PSM, Gelar Juara dan Perjuangan Diluar Lapangan


Penulis: M Haris Syah (pengajar, mantan jurnalis, pernah beberapa kali meliput PSM)
Salah satu atmosfer yang paling kurindukan di Mattoanging, adalah suasana ruang jumpa pers sesaat setelah pertandingan berakhir. Selain euforia suporter di tribun tentunya.
Waktu itu, peluh keringat Syamsul Chaeruddin dkk belum juga kering, tetapi mereka sudah harus hadir dihadapan puluhan sorot kamera. Hans Peter Schaller, pelatih PSM saat itu belum didampingi penerjemah. Sedikit bekal kemampuan Bahasa Inggris sungguh sangat membantu. Dua rekan saya sesama desk PSM, Ardiansyah Hendartin dan X Ashri Teruna malah lebih fasih.
Sesaat sebelum azan Magrib tadi, klub kebanggaan Sulsel ini mencatat sejarah baru menjadi juara. Trofi Piala Indonesia tidak jadi dibawa pulang ke ibukota. Dahaga 19 tahun tanpa trofi berakhir.

§ Data Sumber:
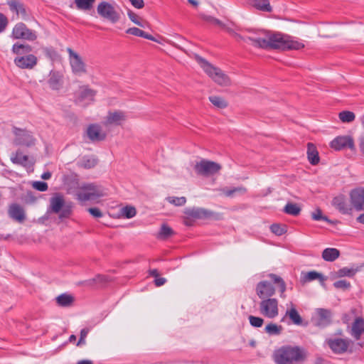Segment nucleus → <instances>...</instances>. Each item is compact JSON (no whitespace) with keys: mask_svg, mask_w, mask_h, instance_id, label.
<instances>
[{"mask_svg":"<svg viewBox=\"0 0 364 364\" xmlns=\"http://www.w3.org/2000/svg\"><path fill=\"white\" fill-rule=\"evenodd\" d=\"M127 15L129 18V19L135 24L140 27H144V24L139 20V17L136 14H135L134 11H132L130 9H128L127 11Z\"/></svg>","mask_w":364,"mask_h":364,"instance_id":"nucleus-52","label":"nucleus"},{"mask_svg":"<svg viewBox=\"0 0 364 364\" xmlns=\"http://www.w3.org/2000/svg\"><path fill=\"white\" fill-rule=\"evenodd\" d=\"M359 146L360 151L364 154V136L360 138Z\"/></svg>","mask_w":364,"mask_h":364,"instance_id":"nucleus-64","label":"nucleus"},{"mask_svg":"<svg viewBox=\"0 0 364 364\" xmlns=\"http://www.w3.org/2000/svg\"><path fill=\"white\" fill-rule=\"evenodd\" d=\"M364 333V318L363 317H356L352 323L350 334L355 339L359 340Z\"/></svg>","mask_w":364,"mask_h":364,"instance_id":"nucleus-20","label":"nucleus"},{"mask_svg":"<svg viewBox=\"0 0 364 364\" xmlns=\"http://www.w3.org/2000/svg\"><path fill=\"white\" fill-rule=\"evenodd\" d=\"M222 166L219 164L206 159H202L197 162L194 166V170L197 174L203 176L214 175L219 172Z\"/></svg>","mask_w":364,"mask_h":364,"instance_id":"nucleus-8","label":"nucleus"},{"mask_svg":"<svg viewBox=\"0 0 364 364\" xmlns=\"http://www.w3.org/2000/svg\"><path fill=\"white\" fill-rule=\"evenodd\" d=\"M33 188L38 191L44 192L46 191L48 188V183L44 181H34L32 184Z\"/></svg>","mask_w":364,"mask_h":364,"instance_id":"nucleus-53","label":"nucleus"},{"mask_svg":"<svg viewBox=\"0 0 364 364\" xmlns=\"http://www.w3.org/2000/svg\"><path fill=\"white\" fill-rule=\"evenodd\" d=\"M14 64L21 69H33L38 63V58L33 54L16 56L14 60Z\"/></svg>","mask_w":364,"mask_h":364,"instance_id":"nucleus-13","label":"nucleus"},{"mask_svg":"<svg viewBox=\"0 0 364 364\" xmlns=\"http://www.w3.org/2000/svg\"><path fill=\"white\" fill-rule=\"evenodd\" d=\"M209 100L215 107L219 109H224L228 105V102L224 98L219 96H210Z\"/></svg>","mask_w":364,"mask_h":364,"instance_id":"nucleus-40","label":"nucleus"},{"mask_svg":"<svg viewBox=\"0 0 364 364\" xmlns=\"http://www.w3.org/2000/svg\"><path fill=\"white\" fill-rule=\"evenodd\" d=\"M269 277L272 279V281L274 284H278L279 290L281 293L280 296L282 298H284L285 297L284 292L286 291V284H285V282L284 281V279L281 277H279L275 274H269Z\"/></svg>","mask_w":364,"mask_h":364,"instance_id":"nucleus-36","label":"nucleus"},{"mask_svg":"<svg viewBox=\"0 0 364 364\" xmlns=\"http://www.w3.org/2000/svg\"><path fill=\"white\" fill-rule=\"evenodd\" d=\"M316 279H318L321 284H324V282L327 279L322 274L316 271H311L306 274L302 273L301 281L303 283L309 282Z\"/></svg>","mask_w":364,"mask_h":364,"instance_id":"nucleus-26","label":"nucleus"},{"mask_svg":"<svg viewBox=\"0 0 364 364\" xmlns=\"http://www.w3.org/2000/svg\"><path fill=\"white\" fill-rule=\"evenodd\" d=\"M11 37L13 39H22L28 41H34L38 38L37 32L30 29L23 22L17 23L13 28Z\"/></svg>","mask_w":364,"mask_h":364,"instance_id":"nucleus-6","label":"nucleus"},{"mask_svg":"<svg viewBox=\"0 0 364 364\" xmlns=\"http://www.w3.org/2000/svg\"><path fill=\"white\" fill-rule=\"evenodd\" d=\"M350 283L345 279L336 281L333 283V287L338 289L347 290L350 287Z\"/></svg>","mask_w":364,"mask_h":364,"instance_id":"nucleus-50","label":"nucleus"},{"mask_svg":"<svg viewBox=\"0 0 364 364\" xmlns=\"http://www.w3.org/2000/svg\"><path fill=\"white\" fill-rule=\"evenodd\" d=\"M96 0H74L76 8L80 11H89L94 7Z\"/></svg>","mask_w":364,"mask_h":364,"instance_id":"nucleus-33","label":"nucleus"},{"mask_svg":"<svg viewBox=\"0 0 364 364\" xmlns=\"http://www.w3.org/2000/svg\"><path fill=\"white\" fill-rule=\"evenodd\" d=\"M121 213L124 218L130 219L136 215V210L134 207L127 205L122 208Z\"/></svg>","mask_w":364,"mask_h":364,"instance_id":"nucleus-47","label":"nucleus"},{"mask_svg":"<svg viewBox=\"0 0 364 364\" xmlns=\"http://www.w3.org/2000/svg\"><path fill=\"white\" fill-rule=\"evenodd\" d=\"M82 284L85 285V286H87V287H95L97 285V283L95 282V278H92V279H87V280H85L82 282Z\"/></svg>","mask_w":364,"mask_h":364,"instance_id":"nucleus-61","label":"nucleus"},{"mask_svg":"<svg viewBox=\"0 0 364 364\" xmlns=\"http://www.w3.org/2000/svg\"><path fill=\"white\" fill-rule=\"evenodd\" d=\"M331 323V312L325 309H317V318L316 325L321 328H324Z\"/></svg>","mask_w":364,"mask_h":364,"instance_id":"nucleus-19","label":"nucleus"},{"mask_svg":"<svg viewBox=\"0 0 364 364\" xmlns=\"http://www.w3.org/2000/svg\"><path fill=\"white\" fill-rule=\"evenodd\" d=\"M195 59L204 72L218 85L220 86H229L230 85V77L220 68L210 64L198 55H195Z\"/></svg>","mask_w":364,"mask_h":364,"instance_id":"nucleus-3","label":"nucleus"},{"mask_svg":"<svg viewBox=\"0 0 364 364\" xmlns=\"http://www.w3.org/2000/svg\"><path fill=\"white\" fill-rule=\"evenodd\" d=\"M87 211L92 215L94 218H101L102 216V213L98 208H90L87 209Z\"/></svg>","mask_w":364,"mask_h":364,"instance_id":"nucleus-56","label":"nucleus"},{"mask_svg":"<svg viewBox=\"0 0 364 364\" xmlns=\"http://www.w3.org/2000/svg\"><path fill=\"white\" fill-rule=\"evenodd\" d=\"M248 4L258 10L267 12L272 11V6L269 0H249Z\"/></svg>","mask_w":364,"mask_h":364,"instance_id":"nucleus-28","label":"nucleus"},{"mask_svg":"<svg viewBox=\"0 0 364 364\" xmlns=\"http://www.w3.org/2000/svg\"><path fill=\"white\" fill-rule=\"evenodd\" d=\"M352 341L348 338H330L326 340V343L333 353L341 355L348 351Z\"/></svg>","mask_w":364,"mask_h":364,"instance_id":"nucleus-10","label":"nucleus"},{"mask_svg":"<svg viewBox=\"0 0 364 364\" xmlns=\"http://www.w3.org/2000/svg\"><path fill=\"white\" fill-rule=\"evenodd\" d=\"M277 364H297L304 362L308 356L307 351L297 346H283L274 352Z\"/></svg>","mask_w":364,"mask_h":364,"instance_id":"nucleus-2","label":"nucleus"},{"mask_svg":"<svg viewBox=\"0 0 364 364\" xmlns=\"http://www.w3.org/2000/svg\"><path fill=\"white\" fill-rule=\"evenodd\" d=\"M259 311L267 318H275L279 314L277 299L274 298L262 299L259 303Z\"/></svg>","mask_w":364,"mask_h":364,"instance_id":"nucleus-9","label":"nucleus"},{"mask_svg":"<svg viewBox=\"0 0 364 364\" xmlns=\"http://www.w3.org/2000/svg\"><path fill=\"white\" fill-rule=\"evenodd\" d=\"M7 4L11 11L15 12L18 16L21 15L23 20L28 18L25 5L18 0H7Z\"/></svg>","mask_w":364,"mask_h":364,"instance_id":"nucleus-18","label":"nucleus"},{"mask_svg":"<svg viewBox=\"0 0 364 364\" xmlns=\"http://www.w3.org/2000/svg\"><path fill=\"white\" fill-rule=\"evenodd\" d=\"M173 234V230L167 225L163 224L161 227L159 237L161 239H167Z\"/></svg>","mask_w":364,"mask_h":364,"instance_id":"nucleus-45","label":"nucleus"},{"mask_svg":"<svg viewBox=\"0 0 364 364\" xmlns=\"http://www.w3.org/2000/svg\"><path fill=\"white\" fill-rule=\"evenodd\" d=\"M250 33H255L257 36L248 37L254 47L264 50H299L304 48V44L295 40L294 37L279 32L261 31L258 33L247 29Z\"/></svg>","mask_w":364,"mask_h":364,"instance_id":"nucleus-1","label":"nucleus"},{"mask_svg":"<svg viewBox=\"0 0 364 364\" xmlns=\"http://www.w3.org/2000/svg\"><path fill=\"white\" fill-rule=\"evenodd\" d=\"M340 256V251L336 248H326L322 252V258L327 262H333Z\"/></svg>","mask_w":364,"mask_h":364,"instance_id":"nucleus-29","label":"nucleus"},{"mask_svg":"<svg viewBox=\"0 0 364 364\" xmlns=\"http://www.w3.org/2000/svg\"><path fill=\"white\" fill-rule=\"evenodd\" d=\"M246 188H244V187H236V188H223L221 189V191L223 192V193L227 196V197H232L233 196V195L236 193H245L246 192Z\"/></svg>","mask_w":364,"mask_h":364,"instance_id":"nucleus-43","label":"nucleus"},{"mask_svg":"<svg viewBox=\"0 0 364 364\" xmlns=\"http://www.w3.org/2000/svg\"><path fill=\"white\" fill-rule=\"evenodd\" d=\"M255 291L257 295L261 299H270L275 294L274 287L267 280L258 282Z\"/></svg>","mask_w":364,"mask_h":364,"instance_id":"nucleus-12","label":"nucleus"},{"mask_svg":"<svg viewBox=\"0 0 364 364\" xmlns=\"http://www.w3.org/2000/svg\"><path fill=\"white\" fill-rule=\"evenodd\" d=\"M97 164V159L93 156H83L78 162V166L89 169L95 167Z\"/></svg>","mask_w":364,"mask_h":364,"instance_id":"nucleus-32","label":"nucleus"},{"mask_svg":"<svg viewBox=\"0 0 364 364\" xmlns=\"http://www.w3.org/2000/svg\"><path fill=\"white\" fill-rule=\"evenodd\" d=\"M126 33L127 34L141 37V38H144L152 41H156V40L155 39V38L153 36L144 32V31H142L136 27H132V28H129L127 29Z\"/></svg>","mask_w":364,"mask_h":364,"instance_id":"nucleus-34","label":"nucleus"},{"mask_svg":"<svg viewBox=\"0 0 364 364\" xmlns=\"http://www.w3.org/2000/svg\"><path fill=\"white\" fill-rule=\"evenodd\" d=\"M105 195L104 188L95 183H85L79 187L75 196L78 200L85 202L95 200Z\"/></svg>","mask_w":364,"mask_h":364,"instance_id":"nucleus-4","label":"nucleus"},{"mask_svg":"<svg viewBox=\"0 0 364 364\" xmlns=\"http://www.w3.org/2000/svg\"><path fill=\"white\" fill-rule=\"evenodd\" d=\"M125 119L126 116L122 111L109 112L106 119V124L119 125L121 122Z\"/></svg>","mask_w":364,"mask_h":364,"instance_id":"nucleus-24","label":"nucleus"},{"mask_svg":"<svg viewBox=\"0 0 364 364\" xmlns=\"http://www.w3.org/2000/svg\"><path fill=\"white\" fill-rule=\"evenodd\" d=\"M168 200L169 203L174 204L176 206H182L186 203L185 197H168Z\"/></svg>","mask_w":364,"mask_h":364,"instance_id":"nucleus-51","label":"nucleus"},{"mask_svg":"<svg viewBox=\"0 0 364 364\" xmlns=\"http://www.w3.org/2000/svg\"><path fill=\"white\" fill-rule=\"evenodd\" d=\"M339 119L342 122L350 123L354 121L355 115L350 111H342L338 114Z\"/></svg>","mask_w":364,"mask_h":364,"instance_id":"nucleus-42","label":"nucleus"},{"mask_svg":"<svg viewBox=\"0 0 364 364\" xmlns=\"http://www.w3.org/2000/svg\"><path fill=\"white\" fill-rule=\"evenodd\" d=\"M74 297L70 294H62L56 297V302L59 306L68 307L72 306Z\"/></svg>","mask_w":364,"mask_h":364,"instance_id":"nucleus-35","label":"nucleus"},{"mask_svg":"<svg viewBox=\"0 0 364 364\" xmlns=\"http://www.w3.org/2000/svg\"><path fill=\"white\" fill-rule=\"evenodd\" d=\"M48 83L51 89L58 90L61 85L60 74L56 71L50 72Z\"/></svg>","mask_w":364,"mask_h":364,"instance_id":"nucleus-31","label":"nucleus"},{"mask_svg":"<svg viewBox=\"0 0 364 364\" xmlns=\"http://www.w3.org/2000/svg\"><path fill=\"white\" fill-rule=\"evenodd\" d=\"M357 269L353 268H348V267H343L340 269H338L336 272H335V277H353L355 273L357 272Z\"/></svg>","mask_w":364,"mask_h":364,"instance_id":"nucleus-41","label":"nucleus"},{"mask_svg":"<svg viewBox=\"0 0 364 364\" xmlns=\"http://www.w3.org/2000/svg\"><path fill=\"white\" fill-rule=\"evenodd\" d=\"M43 51L46 55L50 58H53L56 55L55 50L53 48H45Z\"/></svg>","mask_w":364,"mask_h":364,"instance_id":"nucleus-59","label":"nucleus"},{"mask_svg":"<svg viewBox=\"0 0 364 364\" xmlns=\"http://www.w3.org/2000/svg\"><path fill=\"white\" fill-rule=\"evenodd\" d=\"M291 305L292 307L286 311L285 316H288L294 324L298 326L301 325L303 321L301 316L292 303H291Z\"/></svg>","mask_w":364,"mask_h":364,"instance_id":"nucleus-30","label":"nucleus"},{"mask_svg":"<svg viewBox=\"0 0 364 364\" xmlns=\"http://www.w3.org/2000/svg\"><path fill=\"white\" fill-rule=\"evenodd\" d=\"M301 210V209L298 204L290 202L286 204L283 210L285 213L292 216H298Z\"/></svg>","mask_w":364,"mask_h":364,"instance_id":"nucleus-37","label":"nucleus"},{"mask_svg":"<svg viewBox=\"0 0 364 364\" xmlns=\"http://www.w3.org/2000/svg\"><path fill=\"white\" fill-rule=\"evenodd\" d=\"M311 218L314 220L316 221L323 220L330 224L333 223L327 216L323 215L322 210L320 208H317L314 212L311 213Z\"/></svg>","mask_w":364,"mask_h":364,"instance_id":"nucleus-44","label":"nucleus"},{"mask_svg":"<svg viewBox=\"0 0 364 364\" xmlns=\"http://www.w3.org/2000/svg\"><path fill=\"white\" fill-rule=\"evenodd\" d=\"M184 218L183 223L187 226L193 225L192 219H206L213 217L214 213L213 211L206 210L203 208H187L184 210Z\"/></svg>","mask_w":364,"mask_h":364,"instance_id":"nucleus-7","label":"nucleus"},{"mask_svg":"<svg viewBox=\"0 0 364 364\" xmlns=\"http://www.w3.org/2000/svg\"><path fill=\"white\" fill-rule=\"evenodd\" d=\"M8 23V19L5 15L0 13V33L3 32L6 29Z\"/></svg>","mask_w":364,"mask_h":364,"instance_id":"nucleus-55","label":"nucleus"},{"mask_svg":"<svg viewBox=\"0 0 364 364\" xmlns=\"http://www.w3.org/2000/svg\"><path fill=\"white\" fill-rule=\"evenodd\" d=\"M332 205L343 214H348L351 208L346 203L345 196L339 195L333 198Z\"/></svg>","mask_w":364,"mask_h":364,"instance_id":"nucleus-23","label":"nucleus"},{"mask_svg":"<svg viewBox=\"0 0 364 364\" xmlns=\"http://www.w3.org/2000/svg\"><path fill=\"white\" fill-rule=\"evenodd\" d=\"M248 37H249V36H247V37H244V36H241L240 34H239V33H234V37H233V38H235V40H236L237 41H238V42H240V41H244V42H246L247 41H250V40L248 39Z\"/></svg>","mask_w":364,"mask_h":364,"instance_id":"nucleus-62","label":"nucleus"},{"mask_svg":"<svg viewBox=\"0 0 364 364\" xmlns=\"http://www.w3.org/2000/svg\"><path fill=\"white\" fill-rule=\"evenodd\" d=\"M32 47L27 43H22L20 42L15 43L11 48V52L17 56H23L31 54Z\"/></svg>","mask_w":364,"mask_h":364,"instance_id":"nucleus-25","label":"nucleus"},{"mask_svg":"<svg viewBox=\"0 0 364 364\" xmlns=\"http://www.w3.org/2000/svg\"><path fill=\"white\" fill-rule=\"evenodd\" d=\"M14 134L16 136L17 144L26 146H31L35 144V139L30 132L14 127Z\"/></svg>","mask_w":364,"mask_h":364,"instance_id":"nucleus-14","label":"nucleus"},{"mask_svg":"<svg viewBox=\"0 0 364 364\" xmlns=\"http://www.w3.org/2000/svg\"><path fill=\"white\" fill-rule=\"evenodd\" d=\"M65 206V200L60 194H56L50 199V206L48 208V213H58Z\"/></svg>","mask_w":364,"mask_h":364,"instance_id":"nucleus-22","label":"nucleus"},{"mask_svg":"<svg viewBox=\"0 0 364 364\" xmlns=\"http://www.w3.org/2000/svg\"><path fill=\"white\" fill-rule=\"evenodd\" d=\"M331 146L337 151L347 147L351 150L355 149L354 141L350 136H337L331 142Z\"/></svg>","mask_w":364,"mask_h":364,"instance_id":"nucleus-16","label":"nucleus"},{"mask_svg":"<svg viewBox=\"0 0 364 364\" xmlns=\"http://www.w3.org/2000/svg\"><path fill=\"white\" fill-rule=\"evenodd\" d=\"M307 157L309 163L313 165H317L319 163L320 158L317 149L312 143L307 144Z\"/></svg>","mask_w":364,"mask_h":364,"instance_id":"nucleus-27","label":"nucleus"},{"mask_svg":"<svg viewBox=\"0 0 364 364\" xmlns=\"http://www.w3.org/2000/svg\"><path fill=\"white\" fill-rule=\"evenodd\" d=\"M67 51L73 72L76 75L86 73L85 65L81 57L70 48H68Z\"/></svg>","mask_w":364,"mask_h":364,"instance_id":"nucleus-11","label":"nucleus"},{"mask_svg":"<svg viewBox=\"0 0 364 364\" xmlns=\"http://www.w3.org/2000/svg\"><path fill=\"white\" fill-rule=\"evenodd\" d=\"M96 92L92 89L85 87L80 92V97L82 100H92Z\"/></svg>","mask_w":364,"mask_h":364,"instance_id":"nucleus-46","label":"nucleus"},{"mask_svg":"<svg viewBox=\"0 0 364 364\" xmlns=\"http://www.w3.org/2000/svg\"><path fill=\"white\" fill-rule=\"evenodd\" d=\"M59 218L63 220L64 218H68L72 213L71 207L69 205H65L60 211Z\"/></svg>","mask_w":364,"mask_h":364,"instance_id":"nucleus-54","label":"nucleus"},{"mask_svg":"<svg viewBox=\"0 0 364 364\" xmlns=\"http://www.w3.org/2000/svg\"><path fill=\"white\" fill-rule=\"evenodd\" d=\"M270 230L276 235L281 236L287 232V227L284 225L274 223L270 226Z\"/></svg>","mask_w":364,"mask_h":364,"instance_id":"nucleus-48","label":"nucleus"},{"mask_svg":"<svg viewBox=\"0 0 364 364\" xmlns=\"http://www.w3.org/2000/svg\"><path fill=\"white\" fill-rule=\"evenodd\" d=\"M129 1L134 8L138 9H142L144 6V0H129Z\"/></svg>","mask_w":364,"mask_h":364,"instance_id":"nucleus-57","label":"nucleus"},{"mask_svg":"<svg viewBox=\"0 0 364 364\" xmlns=\"http://www.w3.org/2000/svg\"><path fill=\"white\" fill-rule=\"evenodd\" d=\"M250 323L252 326L255 328L262 327L264 323V319L261 317L249 316Z\"/></svg>","mask_w":364,"mask_h":364,"instance_id":"nucleus-49","label":"nucleus"},{"mask_svg":"<svg viewBox=\"0 0 364 364\" xmlns=\"http://www.w3.org/2000/svg\"><path fill=\"white\" fill-rule=\"evenodd\" d=\"M87 135L93 142L104 141L107 136L106 133L102 132L101 127L97 124H91L88 126Z\"/></svg>","mask_w":364,"mask_h":364,"instance_id":"nucleus-17","label":"nucleus"},{"mask_svg":"<svg viewBox=\"0 0 364 364\" xmlns=\"http://www.w3.org/2000/svg\"><path fill=\"white\" fill-rule=\"evenodd\" d=\"M166 282V279L164 277H158L154 279V284L156 287H161Z\"/></svg>","mask_w":364,"mask_h":364,"instance_id":"nucleus-60","label":"nucleus"},{"mask_svg":"<svg viewBox=\"0 0 364 364\" xmlns=\"http://www.w3.org/2000/svg\"><path fill=\"white\" fill-rule=\"evenodd\" d=\"M350 202L357 211L364 210V188H357L350 192Z\"/></svg>","mask_w":364,"mask_h":364,"instance_id":"nucleus-15","label":"nucleus"},{"mask_svg":"<svg viewBox=\"0 0 364 364\" xmlns=\"http://www.w3.org/2000/svg\"><path fill=\"white\" fill-rule=\"evenodd\" d=\"M95 279V282L97 284H103L107 282V277L102 274H97L95 277H94Z\"/></svg>","mask_w":364,"mask_h":364,"instance_id":"nucleus-58","label":"nucleus"},{"mask_svg":"<svg viewBox=\"0 0 364 364\" xmlns=\"http://www.w3.org/2000/svg\"><path fill=\"white\" fill-rule=\"evenodd\" d=\"M282 330L283 327L282 326L273 323H269L264 328L265 333L269 336H278L281 334Z\"/></svg>","mask_w":364,"mask_h":364,"instance_id":"nucleus-39","label":"nucleus"},{"mask_svg":"<svg viewBox=\"0 0 364 364\" xmlns=\"http://www.w3.org/2000/svg\"><path fill=\"white\" fill-rule=\"evenodd\" d=\"M11 161L14 164H18L23 166H27V162L28 161V156L23 154L21 151H17L14 156L11 158Z\"/></svg>","mask_w":364,"mask_h":364,"instance_id":"nucleus-38","label":"nucleus"},{"mask_svg":"<svg viewBox=\"0 0 364 364\" xmlns=\"http://www.w3.org/2000/svg\"><path fill=\"white\" fill-rule=\"evenodd\" d=\"M89 331H90V328H82L80 331V337L86 338Z\"/></svg>","mask_w":364,"mask_h":364,"instance_id":"nucleus-63","label":"nucleus"},{"mask_svg":"<svg viewBox=\"0 0 364 364\" xmlns=\"http://www.w3.org/2000/svg\"><path fill=\"white\" fill-rule=\"evenodd\" d=\"M9 215L12 219L18 221V223H23L26 219L23 208L17 203H12L9 206Z\"/></svg>","mask_w":364,"mask_h":364,"instance_id":"nucleus-21","label":"nucleus"},{"mask_svg":"<svg viewBox=\"0 0 364 364\" xmlns=\"http://www.w3.org/2000/svg\"><path fill=\"white\" fill-rule=\"evenodd\" d=\"M97 13L100 17L112 23H117L121 18L120 14L116 10L114 6L106 1H102L98 4Z\"/></svg>","mask_w":364,"mask_h":364,"instance_id":"nucleus-5","label":"nucleus"}]
</instances>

§ Tuntutan Tugas: Berdasarkan teks tentang PSM, berapa lama klub itu menanti trofi sebelum akhirnya menjadi juara?

§ Jawaban Akhir: PSM menanti trofi selama 19 tahun.